同居するならと家賃から光熱費から食費から何から何まで折半してくれるって言うからなんだかそれも申し訳なくて、せめてと思っていつも作っているお弁当を二人分作って彼に渡したのだが、そんなことをしなければよかったと後悔する。

あの口振りだと冗談のつもりかもしれないけど、普通それをわざわざ言うかな!?


「瑠璃ちゃん、おはよう」

「……おはようございます」

「あら?どうしたの?眉間にシワ寄せて」

挨拶を交わしただけだっていうのに、やはり母親世代の大熊さんには私の変化はすぐに分かるらしい。即刻指摘してくるあたりが彼女らしい。
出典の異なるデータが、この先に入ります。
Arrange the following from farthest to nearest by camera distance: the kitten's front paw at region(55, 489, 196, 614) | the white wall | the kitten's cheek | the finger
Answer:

私はまだ腸が煮えくり返る思いだったけれど、なんとかそれを封印して笑顔で取り繕う。

「いえ、大丈夫ですよ!さ、今日も頑張りましょう!」

「そうね!……って言っても相変わらずお客様はいないけどねぇ」

閑散とした店内には、お客様の姿はほとんど見られない。
いつもの風景と言ったらそうなのだが、危機感を持たずにはいられない現状である。

これだけお客様がいないのだから、店頭に立つ従業員も少なくて済むわけだ。


「大熊さん、ちょっと私、店内を回ってディスプレイ変更案を練ってきてもいいですか?亘理さんに頼まれていて……」

「ディスプレイ?変更するの?」

「はい。あと、集客できるようなイベントも考えたくて」

これを考えて彼に持っていっても、次から次へとやることを指示されるんだろうなと思うと頭が痛くもなるが。文句は言ってられない。
伸び悩む売上が変わらないと、契約社員である私が切られるのは目に見えている。
その前に店舗閉鎖?

漏れそうになるため息を我慢していたら、大熊さんが楽しそうにアハハと笑った。

「イベントねぇ。そういうのいいわね!クリスマスシーズンにもなるし、なんとか利用したいところではあるわよね!」

「クリスマス、か」

─────そういう季節ごとのイベントを、すっかり忘れていた。